Data items
——

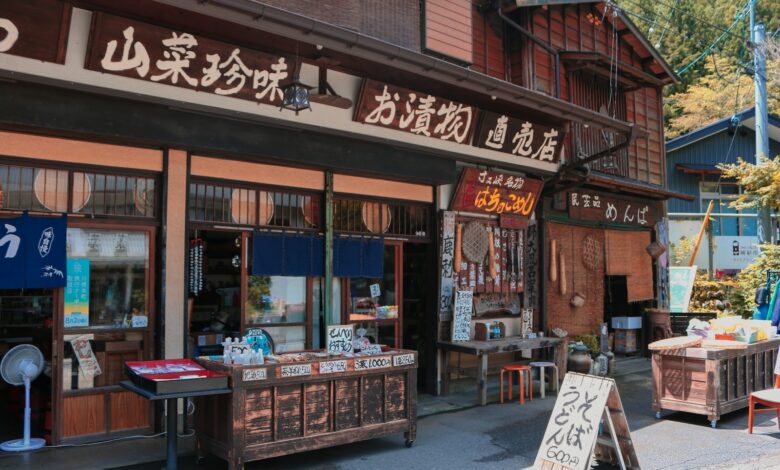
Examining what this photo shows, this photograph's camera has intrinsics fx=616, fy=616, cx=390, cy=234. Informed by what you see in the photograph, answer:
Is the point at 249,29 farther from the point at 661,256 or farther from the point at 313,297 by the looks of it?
the point at 661,256

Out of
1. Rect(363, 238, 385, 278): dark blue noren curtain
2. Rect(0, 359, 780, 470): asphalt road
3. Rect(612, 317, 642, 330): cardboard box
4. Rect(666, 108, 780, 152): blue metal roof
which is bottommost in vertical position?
Rect(0, 359, 780, 470): asphalt road

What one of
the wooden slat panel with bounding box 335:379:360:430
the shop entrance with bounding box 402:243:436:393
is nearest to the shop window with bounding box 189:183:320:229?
the shop entrance with bounding box 402:243:436:393

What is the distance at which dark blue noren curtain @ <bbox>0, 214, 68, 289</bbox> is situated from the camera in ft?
21.4

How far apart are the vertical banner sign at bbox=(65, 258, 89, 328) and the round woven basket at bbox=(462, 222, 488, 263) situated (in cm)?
628

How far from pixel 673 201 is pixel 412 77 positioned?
2015cm

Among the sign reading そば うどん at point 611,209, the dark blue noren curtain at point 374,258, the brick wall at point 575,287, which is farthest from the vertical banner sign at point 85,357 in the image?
the sign reading そば うどん at point 611,209

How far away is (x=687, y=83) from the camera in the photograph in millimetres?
34594

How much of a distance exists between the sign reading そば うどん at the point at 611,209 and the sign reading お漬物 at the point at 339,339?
23.5 feet

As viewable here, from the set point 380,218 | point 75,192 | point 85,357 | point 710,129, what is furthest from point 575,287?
point 710,129

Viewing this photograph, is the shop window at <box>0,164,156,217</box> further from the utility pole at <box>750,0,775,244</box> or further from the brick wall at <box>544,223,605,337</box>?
the utility pole at <box>750,0,775,244</box>

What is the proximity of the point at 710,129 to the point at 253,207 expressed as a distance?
2174 cm

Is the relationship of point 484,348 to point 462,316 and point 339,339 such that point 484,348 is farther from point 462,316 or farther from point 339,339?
point 339,339

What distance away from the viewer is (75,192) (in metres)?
7.19

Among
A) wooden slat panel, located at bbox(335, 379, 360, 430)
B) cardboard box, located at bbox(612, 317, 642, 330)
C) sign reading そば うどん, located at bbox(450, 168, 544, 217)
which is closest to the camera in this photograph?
wooden slat panel, located at bbox(335, 379, 360, 430)
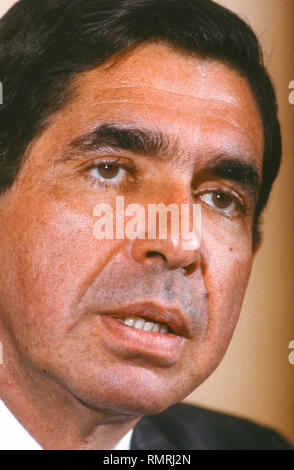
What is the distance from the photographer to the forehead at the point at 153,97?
92 centimetres

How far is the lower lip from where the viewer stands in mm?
881

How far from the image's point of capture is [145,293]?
87 centimetres

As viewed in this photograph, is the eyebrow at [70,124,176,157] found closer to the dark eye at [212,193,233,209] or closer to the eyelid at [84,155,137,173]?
the eyelid at [84,155,137,173]

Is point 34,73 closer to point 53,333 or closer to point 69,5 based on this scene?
point 69,5

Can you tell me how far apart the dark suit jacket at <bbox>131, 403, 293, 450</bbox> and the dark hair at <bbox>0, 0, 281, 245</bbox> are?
1.95 feet

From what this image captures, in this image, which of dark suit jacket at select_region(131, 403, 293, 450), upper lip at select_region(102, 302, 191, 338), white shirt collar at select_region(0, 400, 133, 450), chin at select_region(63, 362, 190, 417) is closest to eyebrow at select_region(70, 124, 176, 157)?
upper lip at select_region(102, 302, 191, 338)

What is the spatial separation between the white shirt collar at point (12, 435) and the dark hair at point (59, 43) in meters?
0.38

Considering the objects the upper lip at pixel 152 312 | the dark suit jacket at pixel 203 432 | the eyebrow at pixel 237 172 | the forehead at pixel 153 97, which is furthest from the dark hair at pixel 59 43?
the dark suit jacket at pixel 203 432

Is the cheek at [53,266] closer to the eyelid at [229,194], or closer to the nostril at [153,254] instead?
the nostril at [153,254]

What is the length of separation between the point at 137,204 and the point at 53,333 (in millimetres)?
245

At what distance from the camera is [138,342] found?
89 cm

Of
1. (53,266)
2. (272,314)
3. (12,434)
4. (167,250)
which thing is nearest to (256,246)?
(272,314)

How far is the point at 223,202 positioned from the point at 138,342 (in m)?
0.31

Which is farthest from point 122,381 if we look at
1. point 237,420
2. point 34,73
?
point 34,73
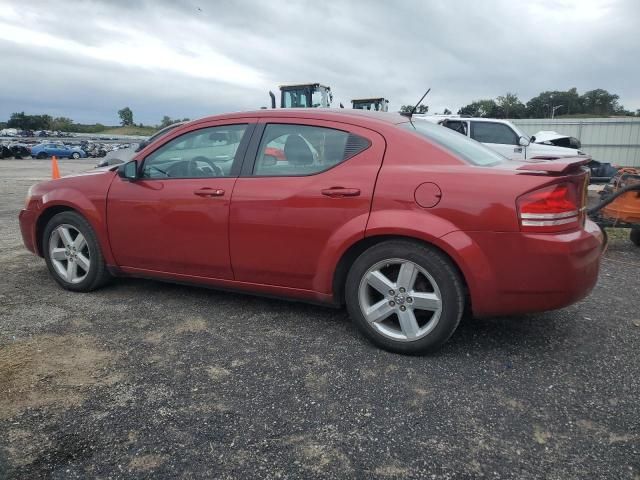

——

- **Exercise instructions**
Copy out every line of all the entries above word for word, leaving out the pictures.

- **Task result**
Examining what this photo shows, this photograph's camera has intrinsics fx=616, fy=616, cx=390, cy=234. Informed by what you see in the photograph, answer:
Is the point at 249,29 farther from the point at 661,256 or farther from the point at 313,297 by the looks of it?
the point at 661,256

Out of
1. Rect(363, 238, 385, 278): dark blue noren curtain
2. Rect(0, 359, 780, 470): asphalt road
3. Rect(612, 317, 642, 330): cardboard box
4. Rect(666, 108, 780, 152): blue metal roof
which is bottommost in vertical position?
Rect(0, 359, 780, 470): asphalt road

What one of
the wooden slat panel with bounding box 335:379:360:430
the shop entrance with bounding box 402:243:436:393
is nearest to the shop window with bounding box 189:183:320:229?
the shop entrance with bounding box 402:243:436:393

What is the distance at which dark blue noren curtain @ <bbox>0, 214, 68, 289</bbox> is situated from the camera in ft?
21.4

How far apart are the vertical banner sign at bbox=(65, 258, 89, 328) and the round woven basket at bbox=(462, 222, 488, 263) situated (in cm)?
628

How far from pixel 673 201 is pixel 412 77 positioned?
2015cm

Among the sign reading そば うどん at point 611,209, the dark blue noren curtain at point 374,258, the brick wall at point 575,287, which is farthest from the vertical banner sign at point 85,357 in the image?
the sign reading そば うどん at point 611,209

How far away is (x=687, y=83) from the camera in the photograph in millimetres?
34594

How much of a distance exists between the sign reading そば うどん at the point at 611,209 and the sign reading お漬物 at the point at 339,339?
23.5 feet

As viewable here, from the set point 380,218 | point 75,192 | point 85,357 | point 710,129, what is furthest from point 575,287?
point 710,129

Viewing this photograph, is the shop window at <box>0,164,156,217</box> further from the utility pole at <box>750,0,775,244</box> or further from the brick wall at <box>544,223,605,337</box>?
the utility pole at <box>750,0,775,244</box>

What is the proximity of the point at 710,129 to the point at 253,207 expressed as a distance?
2174 cm

Is the relationship of point 484,348 to point 462,316 and point 339,339 such that point 484,348 is farther from point 462,316 or farther from point 339,339?
point 339,339

What distance away from the viewer is (75,192) (in metres)?
7.19

Among
A) wooden slat panel, located at bbox(335, 379, 360, 430)
B) cardboard box, located at bbox(612, 317, 642, 330)
C) sign reading そば うどん, located at bbox(450, 168, 544, 217)
which is closest to the camera in this photograph?
wooden slat panel, located at bbox(335, 379, 360, 430)
What is the distance from the photographer to the forehead at the point at 153,97?
92 centimetres

How far is the lower lip from where the viewer stands in mm?
881

How far from the image's point of capture is [145,293]?
87 centimetres

As viewed in this photograph, is the eyebrow at [70,124,176,157] found closer to the dark eye at [212,193,233,209] or closer to the eyelid at [84,155,137,173]?
the eyelid at [84,155,137,173]

Is point 34,73 closer to point 53,333 or closer to point 69,5 based on this scene?
point 69,5

Can you tell me how far apart the dark suit jacket at <bbox>131, 403, 293, 450</bbox> and the dark hair at <bbox>0, 0, 281, 245</bbox> are?
1.95 feet

From what this image captures, in this image, which of dark suit jacket at select_region(131, 403, 293, 450), upper lip at select_region(102, 302, 191, 338), white shirt collar at select_region(0, 400, 133, 450), chin at select_region(63, 362, 190, 417) is closest to eyebrow at select_region(70, 124, 176, 157)?
upper lip at select_region(102, 302, 191, 338)

What is the spatial separation between the white shirt collar at point (12, 435) and the dark hair at point (59, 43) in meters?
0.38

Considering the objects the upper lip at pixel 152 312 | the dark suit jacket at pixel 203 432 | the eyebrow at pixel 237 172 | the forehead at pixel 153 97, which is furthest from the dark hair at pixel 59 43?
the dark suit jacket at pixel 203 432

Is the cheek at [53,266] closer to the eyelid at [229,194], or closer to the nostril at [153,254] instead?
the nostril at [153,254]

What is the length of separation between the point at 137,204 and the point at 53,333 (in millimetres)?
245

At what distance from the camera is [138,342] found?
89 cm

Of
1. (53,266)
2. (272,314)
3. (12,434)
4. (167,250)
which thing is nearest to (256,246)?
(272,314)

How far is the point at 223,202 positioned from the point at 138,342 (in m)?
0.31

Which is farthest from point 122,381 if we look at
1. point 237,420
2. point 34,73
?
point 34,73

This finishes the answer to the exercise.